La blouse roumaine de Florina – dernier épisode

07/05/2020

En août 2019, Florina Cismaru décide de confectionner une blouse traditionnelle roumaine, comme le faisaient ses ancêtres. Nous l’avons suivie tout au long de ses découvertes, de ses joies et challenges (Premier épisodeDeuxième épisode). Et aujourd’hui voici le magnifique résultat!

Interview et traduction Claire de Pourtalès

Délicats poignets © Florina Cismaru
La Blouse terminée © Florina Cismaru

Que ressentez-vous à porter cette blouse ?
Elle est très différente de ce que je porte tous les jours : elle me donne une personnalité. De plus, j’adore le toucher du tissu de chanvre sur ma peau : il sent l’herbe coupée ! Je la porte avec un jeans ou une jupe. Normalement la blouse fait partie d’un ensemble traditionnel, comme on l’a vu dans les articles précédents. Mais je souhaite la porter comme un élément moderne pour l’instant.
Maintenant j’ai vraiment hâte d’en créer une autre ! J’ai en tête une blouse de la même région mais avec une composition très différente (motifs, techniques, coupe). C’est aussi une blouse en forme de T-shirt, une tunique qui porte le nom de cămeșoi. J’ai commencé à faire des tests (voir dernière photo).
Les membres de l’Association Semne Cusute ont réagi très positivement – une personne a même dit que la blouse semblait très ancienne !



La blouse portée par la soeur de Florina © Florina Cismaru

Comment avez-vous travaillé l’assemblage ?
J’ai gardé la coupe traditionnelle, puisque ma blouse était basée sur une reproduction. Mais je l’ai adaptée à ma morphologie. J’ai aussi un peu changé la coupe des manches et celle de l’encolure. Enfin, j’ai ajouté un fil rouge, symbole de protection, autour du cou.

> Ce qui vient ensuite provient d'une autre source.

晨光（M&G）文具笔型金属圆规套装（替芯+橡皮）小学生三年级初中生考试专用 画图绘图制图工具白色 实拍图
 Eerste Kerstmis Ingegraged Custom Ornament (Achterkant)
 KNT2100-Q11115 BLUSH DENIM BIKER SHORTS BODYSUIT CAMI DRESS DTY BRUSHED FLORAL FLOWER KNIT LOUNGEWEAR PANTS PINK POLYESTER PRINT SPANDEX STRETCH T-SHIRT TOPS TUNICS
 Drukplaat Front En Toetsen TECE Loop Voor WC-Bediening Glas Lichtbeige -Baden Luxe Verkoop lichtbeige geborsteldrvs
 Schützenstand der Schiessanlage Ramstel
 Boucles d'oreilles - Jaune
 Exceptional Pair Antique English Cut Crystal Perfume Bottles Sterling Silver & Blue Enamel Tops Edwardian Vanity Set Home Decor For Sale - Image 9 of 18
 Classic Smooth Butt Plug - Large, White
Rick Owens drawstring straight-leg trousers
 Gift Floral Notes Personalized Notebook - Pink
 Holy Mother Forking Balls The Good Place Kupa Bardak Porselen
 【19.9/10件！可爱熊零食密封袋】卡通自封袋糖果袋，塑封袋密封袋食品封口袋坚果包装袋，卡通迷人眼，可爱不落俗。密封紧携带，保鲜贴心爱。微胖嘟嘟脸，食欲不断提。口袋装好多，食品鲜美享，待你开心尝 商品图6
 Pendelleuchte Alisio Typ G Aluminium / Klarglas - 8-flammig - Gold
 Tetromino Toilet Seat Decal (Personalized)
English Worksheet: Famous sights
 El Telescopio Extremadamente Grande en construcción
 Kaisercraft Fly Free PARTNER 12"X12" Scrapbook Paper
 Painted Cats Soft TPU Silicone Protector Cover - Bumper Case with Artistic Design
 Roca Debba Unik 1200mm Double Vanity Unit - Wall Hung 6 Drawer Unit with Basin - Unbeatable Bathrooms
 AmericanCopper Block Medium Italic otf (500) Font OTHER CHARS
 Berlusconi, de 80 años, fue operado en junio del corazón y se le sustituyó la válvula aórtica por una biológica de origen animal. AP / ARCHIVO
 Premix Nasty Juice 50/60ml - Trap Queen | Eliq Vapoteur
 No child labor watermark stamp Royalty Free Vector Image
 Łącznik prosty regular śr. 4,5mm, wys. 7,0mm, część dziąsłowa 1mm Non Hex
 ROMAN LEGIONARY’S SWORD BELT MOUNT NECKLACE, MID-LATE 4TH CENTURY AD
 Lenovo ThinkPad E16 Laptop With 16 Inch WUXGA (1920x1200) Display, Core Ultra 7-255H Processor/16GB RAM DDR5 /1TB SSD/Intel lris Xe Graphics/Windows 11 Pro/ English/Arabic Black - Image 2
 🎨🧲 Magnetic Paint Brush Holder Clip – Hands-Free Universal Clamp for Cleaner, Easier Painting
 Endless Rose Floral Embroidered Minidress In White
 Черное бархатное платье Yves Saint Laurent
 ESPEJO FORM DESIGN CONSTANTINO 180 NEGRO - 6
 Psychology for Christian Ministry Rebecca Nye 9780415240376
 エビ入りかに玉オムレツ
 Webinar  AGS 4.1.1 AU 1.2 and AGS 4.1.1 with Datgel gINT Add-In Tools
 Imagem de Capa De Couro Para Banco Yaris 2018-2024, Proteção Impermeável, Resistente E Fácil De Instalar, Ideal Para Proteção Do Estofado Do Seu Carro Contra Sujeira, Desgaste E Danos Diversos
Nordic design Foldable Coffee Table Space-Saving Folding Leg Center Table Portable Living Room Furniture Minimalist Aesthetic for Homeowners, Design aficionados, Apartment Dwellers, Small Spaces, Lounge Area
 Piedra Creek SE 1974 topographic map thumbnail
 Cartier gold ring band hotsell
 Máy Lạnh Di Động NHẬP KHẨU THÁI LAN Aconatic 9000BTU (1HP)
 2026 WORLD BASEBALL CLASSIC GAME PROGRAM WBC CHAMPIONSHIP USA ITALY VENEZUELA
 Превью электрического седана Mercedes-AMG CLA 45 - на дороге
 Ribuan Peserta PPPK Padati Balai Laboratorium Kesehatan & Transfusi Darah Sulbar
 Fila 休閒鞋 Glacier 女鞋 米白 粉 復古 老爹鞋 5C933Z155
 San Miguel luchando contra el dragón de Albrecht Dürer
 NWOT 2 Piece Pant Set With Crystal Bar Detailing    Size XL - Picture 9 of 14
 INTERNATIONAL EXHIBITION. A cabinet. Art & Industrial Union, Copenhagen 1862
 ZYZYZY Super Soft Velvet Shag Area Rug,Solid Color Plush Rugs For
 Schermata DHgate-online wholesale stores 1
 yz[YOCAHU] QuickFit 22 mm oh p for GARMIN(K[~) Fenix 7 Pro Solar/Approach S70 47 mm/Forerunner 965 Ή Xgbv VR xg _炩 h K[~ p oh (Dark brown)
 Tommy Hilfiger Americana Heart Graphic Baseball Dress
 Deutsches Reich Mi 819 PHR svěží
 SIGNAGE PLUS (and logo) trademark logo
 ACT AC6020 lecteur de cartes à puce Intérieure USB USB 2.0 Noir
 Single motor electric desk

Que vous a apporté ce travail par rapport à vos origines ?
J’ai commencé à mieux comprendre la valeur du travail de mes ancêtres. J’ai eu l’impression de créer quelque chose de spécial ce qui m’a donné comme une sorte de connexion avec eux, comme un cercle qui ne s’arrête jamais. Un historien Roumain a dit que l’expression de l’art populaire, en plus de sa beauté, est en fait le seul art capable de nous donner des informations réelles sur nos origines. Ce sont les connexions les plus anciennes entre les civilisations, qu’elles soient spatiales ou temporelles. Je pense qu’il a raison.

L’encolure © Florina Cismaru
Motifs des manches © Florina Cismaru

Que vous a apporté les recherches faites sur les motifs ?
Je me suis rendue compte que la sémiotique est un très vaste sujet. Je ne prétends pas connaitre grand’ chose mais je peux reconnaitre certains symboles et signes anciens que j’ai vu dans les livres.
Par exemple, les bois de cerf est un très ancien symbole qu’on retrouve partout et pas seulement sur les tissus. Il signifie la force, le pouvoir, l’énergie. Il a aussi une mission apotropaïque (“qui conjure le mauvais sort”). On le retrouve dans beaucoup d’autres cultures. « Le Rhombus (une forme dont les 4 côtés sont égaux) est le symbole de la fertilité, du sol fertile. Les angles symbolisent la richesse de la vie. On retrouve ce symbole partout dans le monde préhistorique. Il unissait tous les signes sacrés. » Semnele Pământului, Virgil Vasilescu. Il est très fréquent d’associer les bois du cerf et le rhombus (souvent sous forme de losange).

C’est très intéressant de voir que les motifs ont tous un sens. Rien n’est laissé au hasard.
En Roumanie, on retrouve aussi très souvent le S posé à l’horizontal, le crochet, le bâton du berger. Mais ce sont tous des symboles connus dans d’autres cultures. Par exemples, les Gaulois et les Romains en décoraient leur maison pour se protéger de la foudre.
Merci Florina de nous avoir partagé toutes ces découvertes!

 

Florina: “Je voudrais enfin remercier Alina Panaite, une personne vraiment extraordinaire ; l’association Sewing Signs (Semne Cusute) sans laquelle tout ceci n’aurait été qu’un rêve. Je remercie aussi les responsables de la Collection ethnographique Gabriel Boriceanu: c’est une équipe admirable que je respecte beaucoup.”